Biografia di Roberto Capucci

• Roma 2 dicembre 1930. Stilista. «Se potessi, abolirei il termine moda dal vocabolario. Essere alla moda è già essere fuori moda».
• «Il sarto-artista italiano che ha reso le forme atemporali, estranee ai revival e alle voghe, il filo conduttore di una produzione, incantevole e stupefacente, fatta di sperimentazione e volumi scultorei. Per queste prerogative Capucci appartiene, al pari di Cristobal Balenciaga e pochi altri, alla categoria dei grandi sarti architetti. Come scriveva Cecil Beaton a proposito di Balenciaga, Capucci: “Non fa parte di nessuna cricca, non fa il gioco di nessuno, ma solo il proprio; rifiuta energicamente di commercializzare se stesso e il suo talento, concede poca attenzione ai mutamenti stagionali della moda, e persegue una creazione solitaria di valori che gli hanno meritato il rispetto, l’ammirazione e la protezione di coloro che sono in grado di apprezzare la sua non comune genialità”» (Sofia Gnoli).• «Non è una battuta la sua: “Di moda non mi intendo affatto”. Di moda non si intende e non la pratica Roberto Capucci, che niente ha a che vedere con gli stilisti, con la saga del made in Italy, con la furia delle sfilate e la routine delle passerelle. Capucci è un esteta e un artista, completamente fuori dal giro: il giro commerciale dei vestiti, il mercato bizzoso dell’apparire, la smania del marchio obbligato e della griffe. Non firma piastrelle, mutande, occhiali da sole lui; alle cinture e alle borse preferisce la solitudine rarefatta della creazione e del pezzo unico. La ribalta che gli spetta è quella del museo, non la passerella volubile assediata dai flash, non la vetrina della boutique per fashion victims» (Laura Laurenzi).

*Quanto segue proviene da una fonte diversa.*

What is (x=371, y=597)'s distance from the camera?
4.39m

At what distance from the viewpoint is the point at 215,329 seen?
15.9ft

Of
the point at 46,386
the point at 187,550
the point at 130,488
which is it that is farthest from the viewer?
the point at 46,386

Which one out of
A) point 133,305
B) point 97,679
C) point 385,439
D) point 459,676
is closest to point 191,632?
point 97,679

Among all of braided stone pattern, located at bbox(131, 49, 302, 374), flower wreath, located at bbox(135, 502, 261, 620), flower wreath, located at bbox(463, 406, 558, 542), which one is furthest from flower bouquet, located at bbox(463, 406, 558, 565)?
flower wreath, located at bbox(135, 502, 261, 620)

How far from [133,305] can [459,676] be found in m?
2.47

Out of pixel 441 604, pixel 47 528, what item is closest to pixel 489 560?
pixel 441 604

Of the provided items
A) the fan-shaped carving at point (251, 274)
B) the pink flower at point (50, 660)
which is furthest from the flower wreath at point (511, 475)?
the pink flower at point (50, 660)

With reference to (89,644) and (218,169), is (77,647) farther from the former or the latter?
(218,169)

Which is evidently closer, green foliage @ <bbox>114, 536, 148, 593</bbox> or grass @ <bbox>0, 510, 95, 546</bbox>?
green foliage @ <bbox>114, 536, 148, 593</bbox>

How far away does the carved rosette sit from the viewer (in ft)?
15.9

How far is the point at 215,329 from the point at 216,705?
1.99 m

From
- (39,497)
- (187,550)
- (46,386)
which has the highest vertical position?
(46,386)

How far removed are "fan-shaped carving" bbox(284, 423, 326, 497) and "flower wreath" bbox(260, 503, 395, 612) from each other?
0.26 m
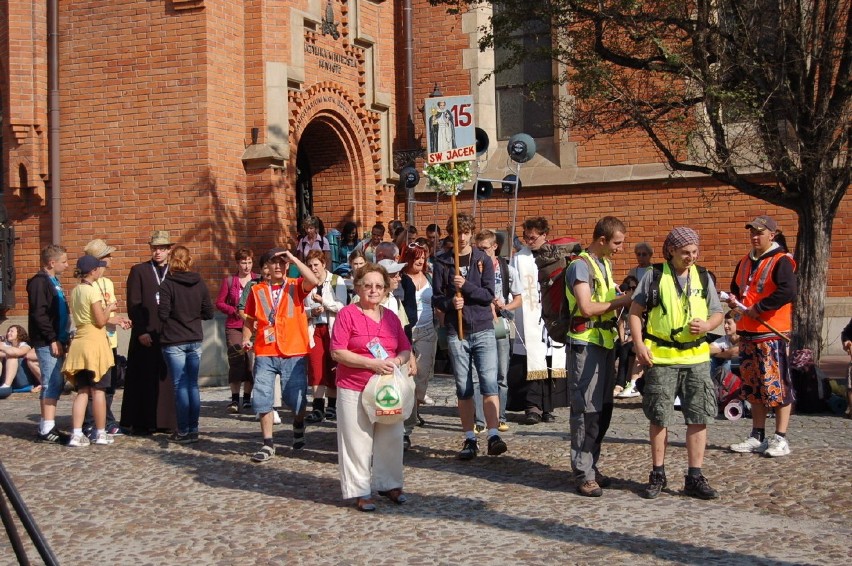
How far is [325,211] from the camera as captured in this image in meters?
18.9

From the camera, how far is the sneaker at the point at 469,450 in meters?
8.75

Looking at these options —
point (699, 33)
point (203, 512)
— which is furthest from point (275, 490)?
point (699, 33)

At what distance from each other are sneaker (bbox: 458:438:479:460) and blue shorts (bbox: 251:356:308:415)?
4.92 feet

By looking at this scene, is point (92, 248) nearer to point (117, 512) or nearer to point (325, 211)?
point (117, 512)

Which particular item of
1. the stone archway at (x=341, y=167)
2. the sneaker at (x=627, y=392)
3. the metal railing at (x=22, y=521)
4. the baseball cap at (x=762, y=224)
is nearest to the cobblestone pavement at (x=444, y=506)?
the baseball cap at (x=762, y=224)

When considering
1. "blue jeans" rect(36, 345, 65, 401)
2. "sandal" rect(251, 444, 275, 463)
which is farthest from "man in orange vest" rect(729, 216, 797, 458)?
"blue jeans" rect(36, 345, 65, 401)

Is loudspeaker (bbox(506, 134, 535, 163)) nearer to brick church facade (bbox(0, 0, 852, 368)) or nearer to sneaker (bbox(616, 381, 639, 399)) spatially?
brick church facade (bbox(0, 0, 852, 368))

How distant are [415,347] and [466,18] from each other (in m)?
10.7

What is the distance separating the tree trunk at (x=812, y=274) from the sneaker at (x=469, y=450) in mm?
4713

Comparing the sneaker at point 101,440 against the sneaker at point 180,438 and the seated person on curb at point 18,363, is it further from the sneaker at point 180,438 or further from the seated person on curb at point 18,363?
the seated person on curb at point 18,363

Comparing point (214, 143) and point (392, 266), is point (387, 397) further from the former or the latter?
point (214, 143)

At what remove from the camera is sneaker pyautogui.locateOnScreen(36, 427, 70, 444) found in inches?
403

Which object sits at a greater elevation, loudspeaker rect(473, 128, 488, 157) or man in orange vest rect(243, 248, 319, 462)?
loudspeaker rect(473, 128, 488, 157)

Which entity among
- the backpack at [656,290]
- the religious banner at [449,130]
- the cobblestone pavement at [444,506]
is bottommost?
the cobblestone pavement at [444,506]
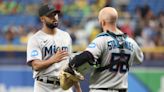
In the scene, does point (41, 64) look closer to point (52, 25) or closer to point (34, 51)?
point (34, 51)

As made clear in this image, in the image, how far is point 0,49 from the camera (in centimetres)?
1450

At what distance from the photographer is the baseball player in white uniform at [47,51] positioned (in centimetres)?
839

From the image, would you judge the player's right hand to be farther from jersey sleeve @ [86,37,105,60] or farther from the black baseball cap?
jersey sleeve @ [86,37,105,60]

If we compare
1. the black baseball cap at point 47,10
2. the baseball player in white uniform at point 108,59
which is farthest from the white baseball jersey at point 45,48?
the baseball player in white uniform at point 108,59

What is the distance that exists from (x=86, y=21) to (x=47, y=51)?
8345 mm

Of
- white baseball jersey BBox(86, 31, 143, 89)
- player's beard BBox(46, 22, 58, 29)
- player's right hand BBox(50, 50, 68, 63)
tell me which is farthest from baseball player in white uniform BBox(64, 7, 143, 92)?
player's beard BBox(46, 22, 58, 29)

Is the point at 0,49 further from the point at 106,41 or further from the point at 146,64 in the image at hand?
the point at 106,41

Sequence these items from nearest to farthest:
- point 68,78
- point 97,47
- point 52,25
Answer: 1. point 97,47
2. point 68,78
3. point 52,25

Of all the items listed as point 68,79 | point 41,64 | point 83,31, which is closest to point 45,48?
point 41,64

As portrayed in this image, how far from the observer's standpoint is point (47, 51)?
8461 millimetres

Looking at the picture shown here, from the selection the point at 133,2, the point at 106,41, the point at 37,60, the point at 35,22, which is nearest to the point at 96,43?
the point at 106,41

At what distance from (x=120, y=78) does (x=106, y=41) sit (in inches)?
20.3

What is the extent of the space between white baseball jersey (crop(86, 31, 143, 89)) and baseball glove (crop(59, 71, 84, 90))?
0.20m

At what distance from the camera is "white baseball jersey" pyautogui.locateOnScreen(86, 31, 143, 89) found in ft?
24.0
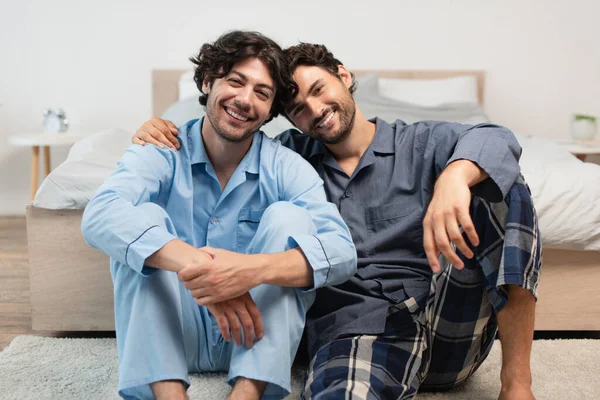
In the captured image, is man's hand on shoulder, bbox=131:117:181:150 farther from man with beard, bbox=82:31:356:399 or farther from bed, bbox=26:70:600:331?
bed, bbox=26:70:600:331

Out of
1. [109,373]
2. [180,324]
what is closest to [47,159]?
[109,373]

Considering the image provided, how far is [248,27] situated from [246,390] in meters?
2.69

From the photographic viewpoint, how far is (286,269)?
4.02 feet

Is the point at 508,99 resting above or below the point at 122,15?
below

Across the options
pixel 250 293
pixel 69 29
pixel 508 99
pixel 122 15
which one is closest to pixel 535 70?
pixel 508 99

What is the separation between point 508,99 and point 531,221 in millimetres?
2610

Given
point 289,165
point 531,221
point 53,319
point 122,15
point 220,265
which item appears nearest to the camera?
point 220,265

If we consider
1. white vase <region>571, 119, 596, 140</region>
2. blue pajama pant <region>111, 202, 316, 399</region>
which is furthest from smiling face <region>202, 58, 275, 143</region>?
white vase <region>571, 119, 596, 140</region>

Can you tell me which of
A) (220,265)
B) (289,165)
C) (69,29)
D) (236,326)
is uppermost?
(69,29)

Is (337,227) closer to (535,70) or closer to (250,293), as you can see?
(250,293)

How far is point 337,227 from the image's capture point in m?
1.33

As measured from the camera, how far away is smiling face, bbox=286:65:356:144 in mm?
1535

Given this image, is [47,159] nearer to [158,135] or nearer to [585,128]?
[158,135]

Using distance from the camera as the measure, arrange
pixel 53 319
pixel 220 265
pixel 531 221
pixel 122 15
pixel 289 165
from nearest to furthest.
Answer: pixel 220 265
pixel 531 221
pixel 289 165
pixel 53 319
pixel 122 15
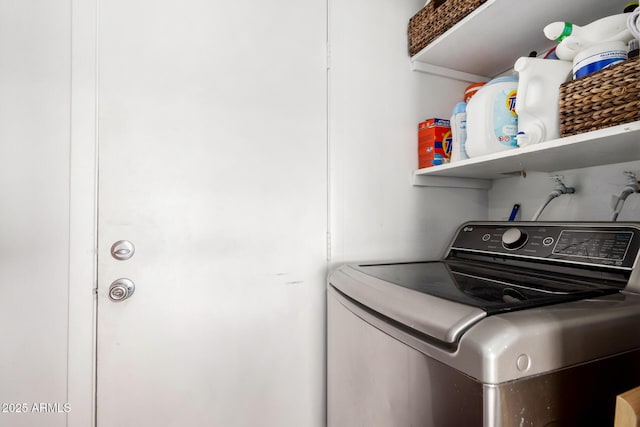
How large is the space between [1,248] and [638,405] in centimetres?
143

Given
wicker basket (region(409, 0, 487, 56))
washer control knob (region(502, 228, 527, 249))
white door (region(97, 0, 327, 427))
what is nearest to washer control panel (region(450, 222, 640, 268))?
washer control knob (region(502, 228, 527, 249))

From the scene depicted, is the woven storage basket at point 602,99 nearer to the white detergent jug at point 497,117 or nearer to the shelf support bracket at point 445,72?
the white detergent jug at point 497,117

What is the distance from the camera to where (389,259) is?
51.2 inches

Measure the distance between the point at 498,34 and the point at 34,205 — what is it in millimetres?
1640

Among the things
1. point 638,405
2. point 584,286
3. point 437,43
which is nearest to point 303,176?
point 437,43

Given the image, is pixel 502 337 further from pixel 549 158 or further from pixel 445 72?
pixel 445 72

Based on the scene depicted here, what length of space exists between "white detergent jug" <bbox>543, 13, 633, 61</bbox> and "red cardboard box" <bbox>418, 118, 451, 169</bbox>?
17.1 inches

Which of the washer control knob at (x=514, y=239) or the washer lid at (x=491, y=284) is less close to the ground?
the washer control knob at (x=514, y=239)

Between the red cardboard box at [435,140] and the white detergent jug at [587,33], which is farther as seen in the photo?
the red cardboard box at [435,140]

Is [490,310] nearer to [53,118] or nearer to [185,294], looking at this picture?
[185,294]

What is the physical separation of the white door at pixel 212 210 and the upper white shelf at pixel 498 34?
50 cm

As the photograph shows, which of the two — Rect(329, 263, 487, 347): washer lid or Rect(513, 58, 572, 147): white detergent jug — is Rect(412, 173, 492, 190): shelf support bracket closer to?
Rect(513, 58, 572, 147): white detergent jug

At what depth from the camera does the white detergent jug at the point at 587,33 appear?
0.79m

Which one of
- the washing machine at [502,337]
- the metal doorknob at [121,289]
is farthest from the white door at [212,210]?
the washing machine at [502,337]
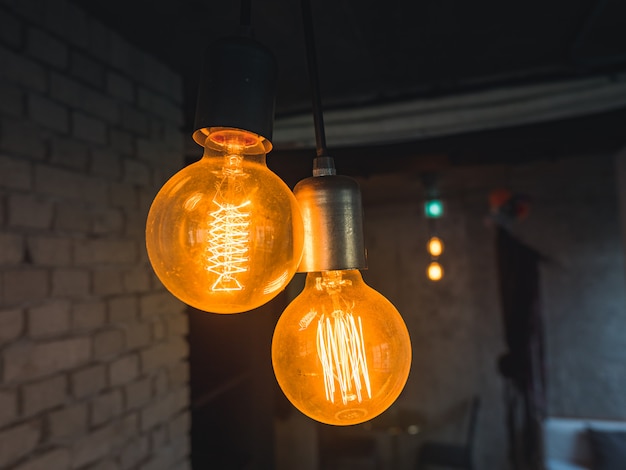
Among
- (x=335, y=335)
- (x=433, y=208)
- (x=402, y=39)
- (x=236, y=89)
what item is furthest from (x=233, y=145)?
(x=433, y=208)

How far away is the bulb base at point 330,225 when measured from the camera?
596 mm

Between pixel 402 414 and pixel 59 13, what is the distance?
493cm

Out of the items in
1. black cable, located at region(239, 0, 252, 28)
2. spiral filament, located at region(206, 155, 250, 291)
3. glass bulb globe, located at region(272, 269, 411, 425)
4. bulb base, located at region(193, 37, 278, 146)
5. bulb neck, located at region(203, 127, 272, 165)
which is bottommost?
glass bulb globe, located at region(272, 269, 411, 425)

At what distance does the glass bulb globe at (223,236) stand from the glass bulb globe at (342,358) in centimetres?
11

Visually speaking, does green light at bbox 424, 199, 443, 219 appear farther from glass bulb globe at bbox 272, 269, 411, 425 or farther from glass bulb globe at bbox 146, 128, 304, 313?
glass bulb globe at bbox 146, 128, 304, 313

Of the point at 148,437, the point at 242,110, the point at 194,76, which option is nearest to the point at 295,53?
the point at 194,76

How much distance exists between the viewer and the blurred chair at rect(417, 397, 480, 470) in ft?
14.4

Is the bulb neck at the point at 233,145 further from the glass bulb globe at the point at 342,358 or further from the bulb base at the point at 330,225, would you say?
the glass bulb globe at the point at 342,358

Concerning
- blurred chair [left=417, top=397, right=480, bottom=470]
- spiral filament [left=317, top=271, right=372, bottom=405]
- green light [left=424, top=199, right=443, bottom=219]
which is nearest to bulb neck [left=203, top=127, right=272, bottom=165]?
spiral filament [left=317, top=271, right=372, bottom=405]

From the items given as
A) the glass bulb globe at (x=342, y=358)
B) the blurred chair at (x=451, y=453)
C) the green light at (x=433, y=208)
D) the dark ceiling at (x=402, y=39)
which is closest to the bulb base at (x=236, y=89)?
the glass bulb globe at (x=342, y=358)

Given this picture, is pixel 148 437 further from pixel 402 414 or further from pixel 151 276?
pixel 402 414

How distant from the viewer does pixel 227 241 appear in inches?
20.4

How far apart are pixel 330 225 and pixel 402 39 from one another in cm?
109

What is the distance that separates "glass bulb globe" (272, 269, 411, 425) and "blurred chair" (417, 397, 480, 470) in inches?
175
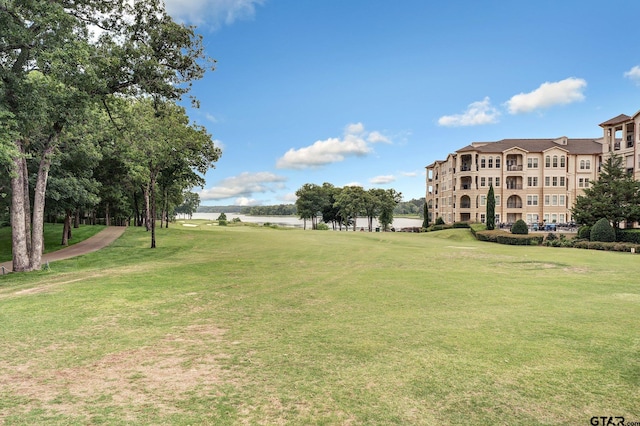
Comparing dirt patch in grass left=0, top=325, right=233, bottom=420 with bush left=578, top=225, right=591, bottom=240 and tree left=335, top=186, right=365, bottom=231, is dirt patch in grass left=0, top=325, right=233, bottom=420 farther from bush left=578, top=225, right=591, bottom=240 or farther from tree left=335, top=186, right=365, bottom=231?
tree left=335, top=186, right=365, bottom=231

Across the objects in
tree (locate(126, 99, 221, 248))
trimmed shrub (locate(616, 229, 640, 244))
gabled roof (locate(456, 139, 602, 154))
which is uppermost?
gabled roof (locate(456, 139, 602, 154))

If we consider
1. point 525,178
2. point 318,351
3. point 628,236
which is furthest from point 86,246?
point 525,178

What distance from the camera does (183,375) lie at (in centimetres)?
559

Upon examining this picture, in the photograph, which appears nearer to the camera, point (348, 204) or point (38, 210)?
point (38, 210)

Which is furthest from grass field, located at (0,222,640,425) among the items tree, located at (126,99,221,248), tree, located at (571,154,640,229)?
tree, located at (571,154,640,229)

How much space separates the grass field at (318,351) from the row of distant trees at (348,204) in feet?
208

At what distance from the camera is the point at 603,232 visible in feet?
107

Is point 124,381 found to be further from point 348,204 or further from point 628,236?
point 348,204

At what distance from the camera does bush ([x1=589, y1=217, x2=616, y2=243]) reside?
107 feet

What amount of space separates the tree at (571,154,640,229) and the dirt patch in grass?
4056 centimetres

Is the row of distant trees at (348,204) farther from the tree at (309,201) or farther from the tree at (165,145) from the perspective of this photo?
the tree at (165,145)

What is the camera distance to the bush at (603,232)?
32.5 meters

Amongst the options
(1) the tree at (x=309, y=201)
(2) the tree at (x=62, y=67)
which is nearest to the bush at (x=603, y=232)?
(2) the tree at (x=62, y=67)

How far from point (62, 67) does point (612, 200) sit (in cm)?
4371
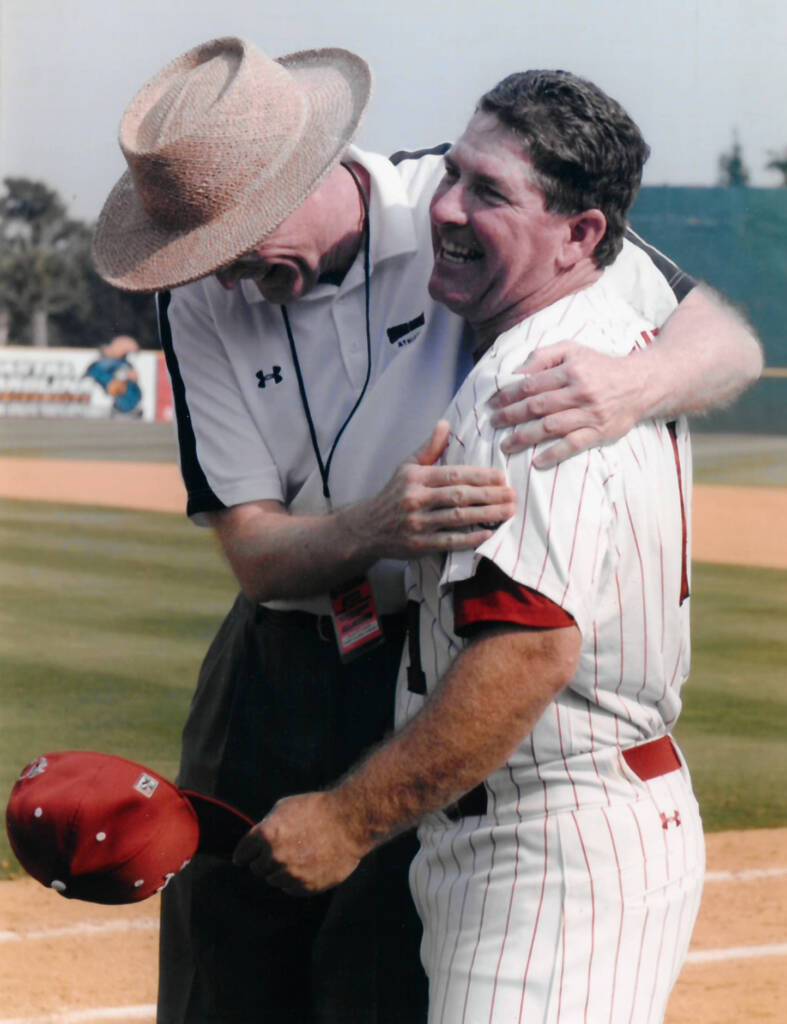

• «Attività iniziata nel 1951 con un memorabile debutto a Firenze. Per costruire i suoi ingegnosi involucri che rifiutano la quotidianità, nell’atelier di via Gregoriana tratta i tessuti come metallo, fondendo seta, plastica, paglia, alluminio, grani di rosario. Ne nascono soffici corazze, pezzi unici, crisalidi luminose, ali di plissé, costruzioni realizzate in materiali rari, mikado, ermesino, taffetas o Meryl Nexten, una speciale fibra cava» (Donata Righetti).
• «A soli vent’anni aprì nella Città Eterna, grazie all’aiuto della giornalista Maria Foschini, il suo primo atelier. Maria Foschini – racconta – mi aiutò a uscire allo scoperto e mi spronava, perché io avevo davvero tutti contro; non avevo ancora vent’anni, lei almeno sessantadue. Mia madre diceva “ma cosa fai con quella vecchia signora?” e il marito di lei “e tu con quel ragazzino?”».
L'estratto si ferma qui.